Soweit die Beschwerde rügt, das Berufungsgericht hätte das von der Stadt Karlsruhe veranlaßte schalltechnischeGutachten als Privatgutachten werten und deshalb ein Obergutachten einholen müssen, macht sie möglicherweise geltend, das Berufungsgericht habe die ihm nach § 86 Abs. 1 VwGO obliegende Aufklärungspflicht verletzt. Diese Rüge ist aber nicht begründet. Nach der ständigen Rechtsprechung des Bundesverwaltungsgerichts zu § 86 Abs. 1 und § 98 VwGO in Verbindung mit § 412 ZPO hätte das Berufungsgericht ein neues Sachverständigengutachten nur dann einholen müssen, wenn es sich bei der für den Ausgang des Verfahrens ausschlaggebenden Frage um eine durch das vorliegende Gutachten noch nicht hinreichend geklärte besonders schwierige Nachfrage handelte, wenn das vorliegende Gutachten von unzutreffenden Voraussetzungen ausgegangen wäre, grobe Mängel oder unlösbare Widersprüche aufwiese oder wenn Anlaß zu Zweifeln an der Sachkunde oder Unvoreingenommenheit des ersten Gutachtens bestände (vgl. z.B. Beschluß vom 7. September 1970 - BVerwG IV B 30.70 - DRiZ 1971, 169; VerwRspr. 22 S. 686 mit weiteren Hinweisen; ferner Urteil vom 12. April 1978 - BVerwG 8 C 82.76 -). Daß solche Voraussetzungen für die Notwendigkeit einer Sachaufklärung durch ein weiteres Gutachten hier vorgelegen hätten, macht die Beschwerde selbst nicht geltend. Sie rügt vielmehr der Sache nach allein, daß das Berufungsgericht ein von der Stadt K. im Verwaltungsverfahren veranlaßtes Gutachten verwertet habe. Jedoch ist auch damit ein Verfahrensmangel nicht dargetan. Nach der ständigen Rechtsprechung des Bundesverwaltungsgerichts bedeutet es für sich allein keinen Verfahrensmangel, wenn sich die verwaltungsgerichtliche Tatsacheninstanz auf im Verwaltungsverfahren eingeholte Sachverständigengutachten stützt; unterbleibt die Einholung anderer Gutachten, so liegt darin ein Aufklärungsmangel nur dann, wenn sich dem Gericht nach allgemeinen Grundsätzen eine weitere Beweiserhebung durch Sachverständige aufdrängen mußte (ständige Rechtsprechung, zuletzt Urteil vom 8. Juni 1979 - BVerwG 4 C 1.79 - in MDR 1979, 871).

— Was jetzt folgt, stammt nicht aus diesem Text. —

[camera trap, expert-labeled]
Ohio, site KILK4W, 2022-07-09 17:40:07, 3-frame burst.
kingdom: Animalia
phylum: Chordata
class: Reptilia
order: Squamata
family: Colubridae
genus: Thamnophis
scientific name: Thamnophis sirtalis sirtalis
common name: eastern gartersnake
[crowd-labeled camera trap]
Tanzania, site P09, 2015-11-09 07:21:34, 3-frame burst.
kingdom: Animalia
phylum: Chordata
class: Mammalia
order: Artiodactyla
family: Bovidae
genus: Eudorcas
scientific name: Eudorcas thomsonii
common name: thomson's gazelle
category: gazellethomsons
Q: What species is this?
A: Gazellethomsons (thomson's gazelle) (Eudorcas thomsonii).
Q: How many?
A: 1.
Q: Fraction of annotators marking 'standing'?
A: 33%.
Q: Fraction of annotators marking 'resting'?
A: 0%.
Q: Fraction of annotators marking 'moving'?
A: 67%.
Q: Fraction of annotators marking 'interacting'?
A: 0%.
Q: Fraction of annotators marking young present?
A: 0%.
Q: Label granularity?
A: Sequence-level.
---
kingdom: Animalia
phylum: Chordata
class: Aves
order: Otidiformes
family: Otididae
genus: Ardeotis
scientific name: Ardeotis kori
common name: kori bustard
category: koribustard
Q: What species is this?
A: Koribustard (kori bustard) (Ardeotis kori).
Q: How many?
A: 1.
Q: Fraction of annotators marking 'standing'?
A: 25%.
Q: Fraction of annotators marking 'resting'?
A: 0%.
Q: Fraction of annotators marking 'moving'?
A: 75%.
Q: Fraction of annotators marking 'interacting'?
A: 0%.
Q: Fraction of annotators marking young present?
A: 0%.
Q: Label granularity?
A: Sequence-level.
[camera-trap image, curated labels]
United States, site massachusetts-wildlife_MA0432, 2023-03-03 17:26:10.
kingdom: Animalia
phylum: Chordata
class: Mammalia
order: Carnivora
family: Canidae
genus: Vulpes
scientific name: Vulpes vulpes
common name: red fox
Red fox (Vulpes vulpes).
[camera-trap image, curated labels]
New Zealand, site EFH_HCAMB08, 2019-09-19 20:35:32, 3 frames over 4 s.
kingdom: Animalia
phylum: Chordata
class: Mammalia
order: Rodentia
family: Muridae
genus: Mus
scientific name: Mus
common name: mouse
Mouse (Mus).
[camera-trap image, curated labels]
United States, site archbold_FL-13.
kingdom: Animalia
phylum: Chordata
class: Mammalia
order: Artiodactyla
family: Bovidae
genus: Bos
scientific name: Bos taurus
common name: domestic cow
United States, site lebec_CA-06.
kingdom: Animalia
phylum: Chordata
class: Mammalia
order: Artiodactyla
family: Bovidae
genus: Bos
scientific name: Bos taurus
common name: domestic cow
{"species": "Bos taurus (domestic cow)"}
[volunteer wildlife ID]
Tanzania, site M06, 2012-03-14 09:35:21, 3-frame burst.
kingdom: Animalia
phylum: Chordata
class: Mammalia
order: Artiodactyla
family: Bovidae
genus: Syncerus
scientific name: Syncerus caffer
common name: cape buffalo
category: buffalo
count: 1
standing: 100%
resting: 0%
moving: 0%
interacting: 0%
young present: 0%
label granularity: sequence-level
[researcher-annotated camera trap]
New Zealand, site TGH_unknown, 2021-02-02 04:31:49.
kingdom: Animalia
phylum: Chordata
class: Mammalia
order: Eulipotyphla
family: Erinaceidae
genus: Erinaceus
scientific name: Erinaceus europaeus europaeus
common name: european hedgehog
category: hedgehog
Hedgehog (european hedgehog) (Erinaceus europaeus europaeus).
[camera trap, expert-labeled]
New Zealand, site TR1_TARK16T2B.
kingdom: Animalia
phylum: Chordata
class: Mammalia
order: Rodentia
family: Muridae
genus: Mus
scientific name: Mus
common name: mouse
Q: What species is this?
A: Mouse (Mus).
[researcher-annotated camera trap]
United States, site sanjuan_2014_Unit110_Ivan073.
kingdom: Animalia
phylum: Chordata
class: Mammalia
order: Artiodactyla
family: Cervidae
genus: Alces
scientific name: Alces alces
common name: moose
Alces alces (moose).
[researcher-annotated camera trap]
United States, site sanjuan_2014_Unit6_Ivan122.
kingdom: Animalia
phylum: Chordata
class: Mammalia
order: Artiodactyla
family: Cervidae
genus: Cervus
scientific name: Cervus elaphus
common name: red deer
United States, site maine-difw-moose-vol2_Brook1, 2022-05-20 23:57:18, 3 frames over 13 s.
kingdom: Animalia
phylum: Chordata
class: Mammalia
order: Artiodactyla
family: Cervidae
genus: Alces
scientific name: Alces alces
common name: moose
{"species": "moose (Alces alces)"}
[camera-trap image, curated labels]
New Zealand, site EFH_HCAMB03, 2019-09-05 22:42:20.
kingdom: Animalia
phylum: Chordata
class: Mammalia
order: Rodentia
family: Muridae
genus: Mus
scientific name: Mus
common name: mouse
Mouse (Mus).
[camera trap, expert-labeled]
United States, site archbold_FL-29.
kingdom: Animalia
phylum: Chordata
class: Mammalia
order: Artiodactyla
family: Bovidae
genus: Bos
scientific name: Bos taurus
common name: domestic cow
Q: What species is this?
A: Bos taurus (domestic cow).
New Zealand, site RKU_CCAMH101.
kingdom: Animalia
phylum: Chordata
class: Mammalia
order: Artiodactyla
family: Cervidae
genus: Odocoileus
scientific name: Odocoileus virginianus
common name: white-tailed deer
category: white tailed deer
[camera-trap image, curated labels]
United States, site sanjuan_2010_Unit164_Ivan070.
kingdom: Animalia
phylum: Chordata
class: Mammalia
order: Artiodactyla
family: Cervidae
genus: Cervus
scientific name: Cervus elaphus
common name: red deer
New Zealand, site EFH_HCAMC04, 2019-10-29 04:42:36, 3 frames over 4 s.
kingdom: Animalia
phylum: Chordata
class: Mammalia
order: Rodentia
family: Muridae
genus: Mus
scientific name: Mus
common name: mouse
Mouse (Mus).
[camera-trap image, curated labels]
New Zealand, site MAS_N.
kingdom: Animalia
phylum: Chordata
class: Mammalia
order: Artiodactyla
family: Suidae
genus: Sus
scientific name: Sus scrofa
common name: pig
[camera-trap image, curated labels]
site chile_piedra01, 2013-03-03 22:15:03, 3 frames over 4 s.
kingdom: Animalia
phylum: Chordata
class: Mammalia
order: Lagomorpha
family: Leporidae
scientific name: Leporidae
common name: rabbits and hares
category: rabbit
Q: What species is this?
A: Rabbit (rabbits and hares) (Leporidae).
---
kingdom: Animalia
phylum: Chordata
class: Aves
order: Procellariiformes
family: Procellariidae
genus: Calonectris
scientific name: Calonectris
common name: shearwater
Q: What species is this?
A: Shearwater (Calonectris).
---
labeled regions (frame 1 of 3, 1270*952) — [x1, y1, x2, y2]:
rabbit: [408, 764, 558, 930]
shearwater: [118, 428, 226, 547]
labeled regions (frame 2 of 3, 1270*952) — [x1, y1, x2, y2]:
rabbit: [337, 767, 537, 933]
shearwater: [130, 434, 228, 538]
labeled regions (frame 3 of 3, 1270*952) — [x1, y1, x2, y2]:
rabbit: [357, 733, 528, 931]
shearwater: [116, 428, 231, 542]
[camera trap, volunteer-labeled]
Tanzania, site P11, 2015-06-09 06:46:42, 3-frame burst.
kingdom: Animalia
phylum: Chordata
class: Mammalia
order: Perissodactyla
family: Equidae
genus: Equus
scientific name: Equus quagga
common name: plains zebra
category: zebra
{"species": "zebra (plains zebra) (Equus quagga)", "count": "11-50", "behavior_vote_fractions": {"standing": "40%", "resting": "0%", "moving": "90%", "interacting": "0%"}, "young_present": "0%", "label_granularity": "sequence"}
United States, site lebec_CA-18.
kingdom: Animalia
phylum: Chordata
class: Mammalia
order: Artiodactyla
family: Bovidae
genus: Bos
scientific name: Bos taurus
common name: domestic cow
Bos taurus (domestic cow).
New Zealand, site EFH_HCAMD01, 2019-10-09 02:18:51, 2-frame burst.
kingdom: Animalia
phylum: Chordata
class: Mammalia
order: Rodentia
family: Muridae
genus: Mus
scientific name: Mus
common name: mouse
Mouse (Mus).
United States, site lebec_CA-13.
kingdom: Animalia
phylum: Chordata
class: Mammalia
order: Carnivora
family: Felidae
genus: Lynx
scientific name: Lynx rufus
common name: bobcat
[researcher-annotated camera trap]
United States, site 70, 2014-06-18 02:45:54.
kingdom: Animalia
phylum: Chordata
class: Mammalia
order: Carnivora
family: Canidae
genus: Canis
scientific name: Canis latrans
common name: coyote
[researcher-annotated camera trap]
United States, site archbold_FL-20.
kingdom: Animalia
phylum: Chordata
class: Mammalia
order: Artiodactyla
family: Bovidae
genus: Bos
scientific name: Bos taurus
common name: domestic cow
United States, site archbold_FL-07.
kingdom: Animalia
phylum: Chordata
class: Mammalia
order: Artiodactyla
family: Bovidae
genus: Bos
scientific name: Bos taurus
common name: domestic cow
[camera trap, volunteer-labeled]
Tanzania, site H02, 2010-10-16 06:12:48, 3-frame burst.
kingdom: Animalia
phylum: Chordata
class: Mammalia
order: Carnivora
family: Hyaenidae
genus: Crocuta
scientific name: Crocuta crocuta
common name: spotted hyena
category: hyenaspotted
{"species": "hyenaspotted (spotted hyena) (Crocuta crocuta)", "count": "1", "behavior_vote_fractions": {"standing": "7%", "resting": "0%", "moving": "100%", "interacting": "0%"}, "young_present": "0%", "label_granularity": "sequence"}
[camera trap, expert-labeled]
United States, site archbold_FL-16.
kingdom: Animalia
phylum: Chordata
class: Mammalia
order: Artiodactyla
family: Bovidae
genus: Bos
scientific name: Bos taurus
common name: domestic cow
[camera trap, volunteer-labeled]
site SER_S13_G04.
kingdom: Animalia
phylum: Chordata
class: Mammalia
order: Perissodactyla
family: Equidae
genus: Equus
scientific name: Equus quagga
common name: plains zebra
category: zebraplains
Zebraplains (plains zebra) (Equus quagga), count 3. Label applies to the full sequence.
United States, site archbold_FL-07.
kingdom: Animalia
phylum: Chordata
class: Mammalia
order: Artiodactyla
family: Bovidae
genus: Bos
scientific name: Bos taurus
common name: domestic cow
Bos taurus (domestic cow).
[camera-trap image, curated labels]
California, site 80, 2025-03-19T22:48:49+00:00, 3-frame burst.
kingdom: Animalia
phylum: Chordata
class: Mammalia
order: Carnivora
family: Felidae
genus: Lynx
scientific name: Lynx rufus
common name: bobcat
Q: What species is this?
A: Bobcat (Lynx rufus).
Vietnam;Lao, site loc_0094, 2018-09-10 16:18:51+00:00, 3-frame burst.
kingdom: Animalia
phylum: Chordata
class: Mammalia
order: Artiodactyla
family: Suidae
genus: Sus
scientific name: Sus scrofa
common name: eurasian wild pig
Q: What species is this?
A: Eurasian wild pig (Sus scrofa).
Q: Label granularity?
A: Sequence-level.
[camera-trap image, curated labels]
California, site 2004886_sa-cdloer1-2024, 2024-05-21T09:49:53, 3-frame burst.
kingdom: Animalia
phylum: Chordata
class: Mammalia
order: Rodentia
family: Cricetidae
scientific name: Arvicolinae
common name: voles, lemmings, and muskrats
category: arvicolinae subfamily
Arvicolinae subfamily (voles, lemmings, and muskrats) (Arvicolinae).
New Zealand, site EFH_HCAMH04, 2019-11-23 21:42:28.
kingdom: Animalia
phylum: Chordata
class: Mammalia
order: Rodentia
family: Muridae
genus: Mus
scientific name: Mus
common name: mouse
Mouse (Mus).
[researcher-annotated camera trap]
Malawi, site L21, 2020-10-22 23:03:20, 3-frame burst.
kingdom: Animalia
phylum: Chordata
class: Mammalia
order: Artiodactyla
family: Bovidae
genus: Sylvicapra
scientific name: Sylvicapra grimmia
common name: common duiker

Aus den vorstehenden Hinweisen auf die Rechtsprechung des Bundesverwaltungsgerichts zum Umfang der verwaltungsgerichtlichen Aufklärungspflicht ergibt sich zugleich auch, daß im vorliegenden Zusammenhang nicht, wie die Beschwerde meint, grundsätzliche Fragen des Prozeßrechts zu klären wären.
Die Beschwerde des Klägers zu 2) war danach mit der Kostenfolge aus §§ 154 Abs. 2 und 162 Abs. 3 VwGO zurückzuweisen.
Streitwertbeschluss:
Der Wert des Streitgegenstandes wird für die Beschwerdeverfahren beider Kläger auf je 8.000 DM festgesetzt.
Der Wert des Streitgegenstandes ergibt sich für beide Beschwerdeverfahren aus § 13 GKG.